Return each line of the entries below that contains the string "epoch". Treat uppercase and lowercase as different.
═════ DATA FOR THE TASK ═════
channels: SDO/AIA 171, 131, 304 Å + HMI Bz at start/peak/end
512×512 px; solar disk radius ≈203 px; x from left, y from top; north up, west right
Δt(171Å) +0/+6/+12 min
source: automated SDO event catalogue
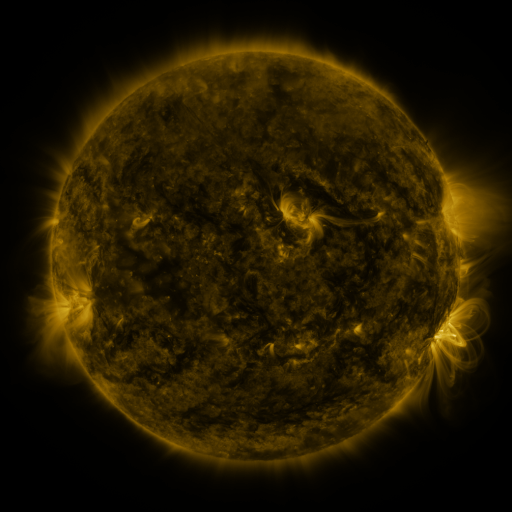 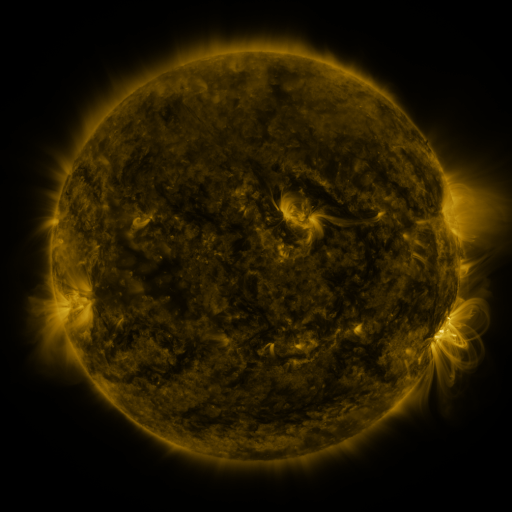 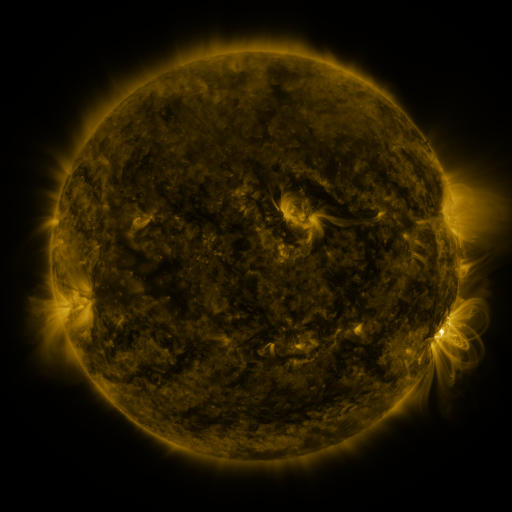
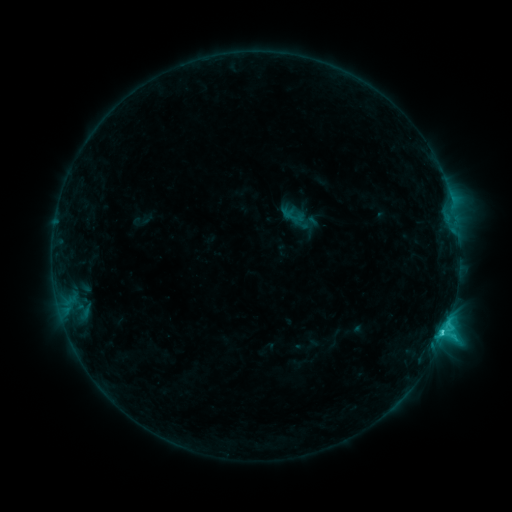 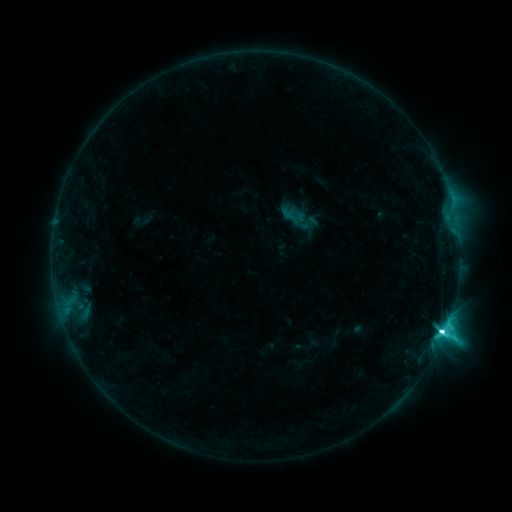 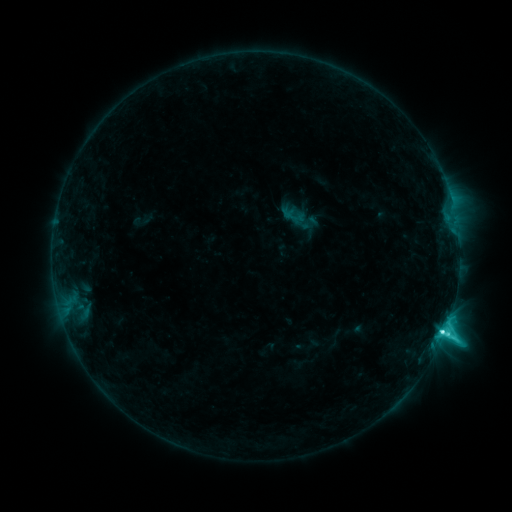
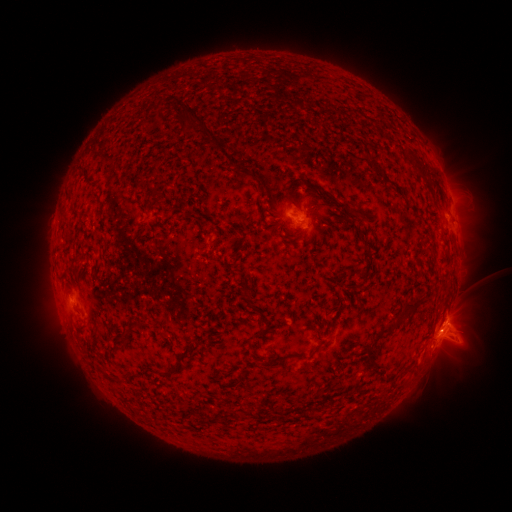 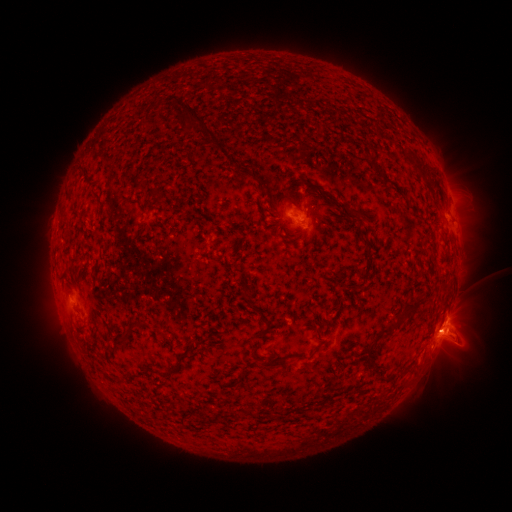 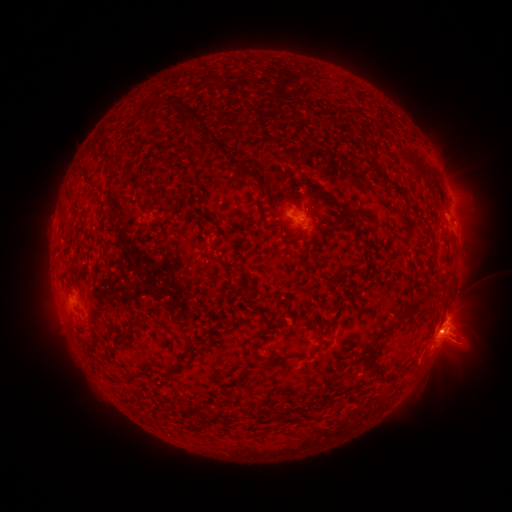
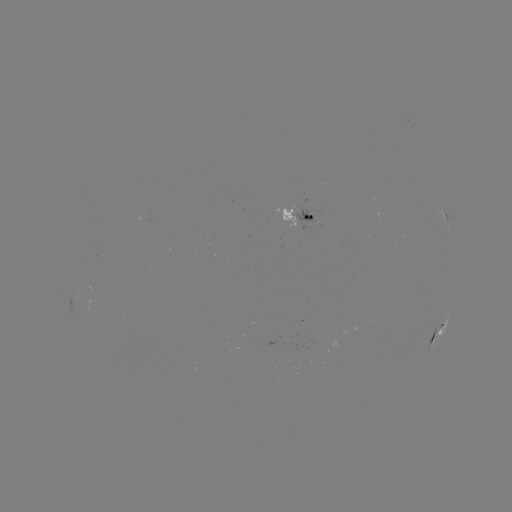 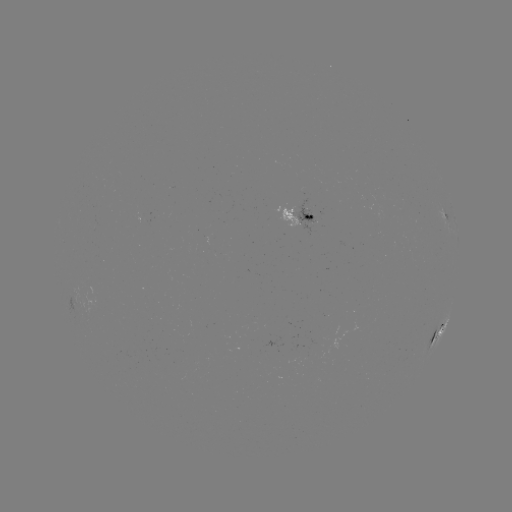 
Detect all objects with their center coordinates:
eruption: (459, 345)
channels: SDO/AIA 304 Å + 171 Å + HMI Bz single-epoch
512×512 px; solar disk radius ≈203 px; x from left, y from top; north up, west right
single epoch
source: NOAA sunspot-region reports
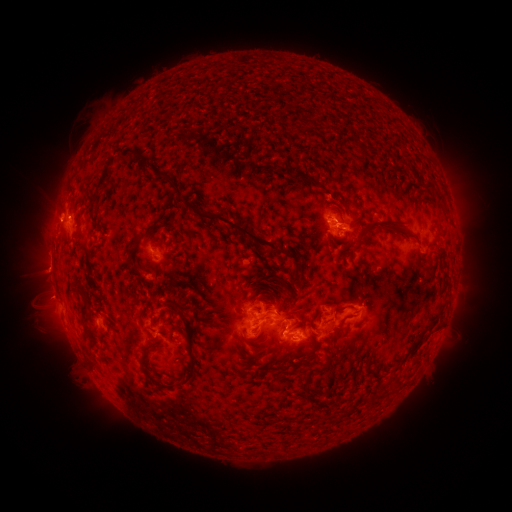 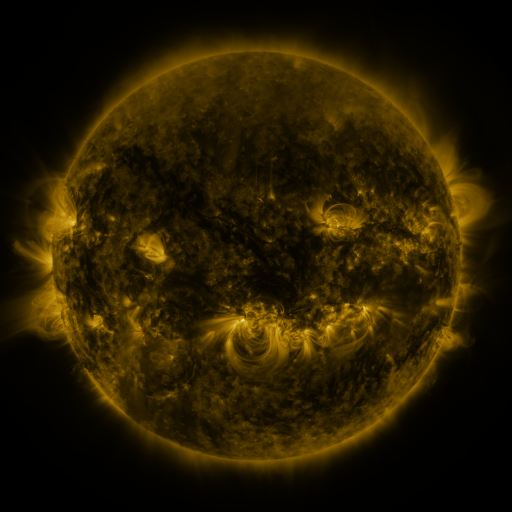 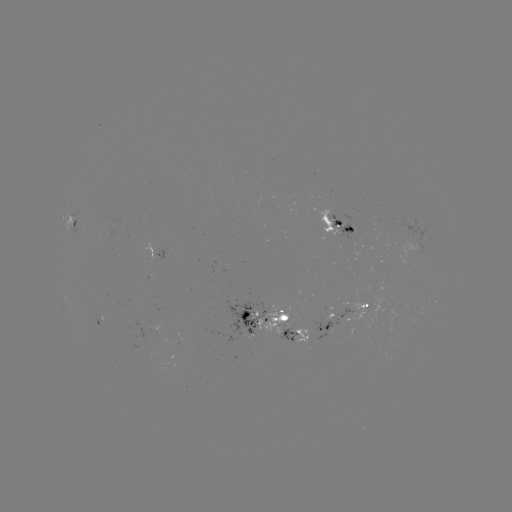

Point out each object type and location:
═════
▶ TASK RESPONSE:
channels: SDO/AIA 304 Å + 171 Å + HMI Bz single-epoch
single epoch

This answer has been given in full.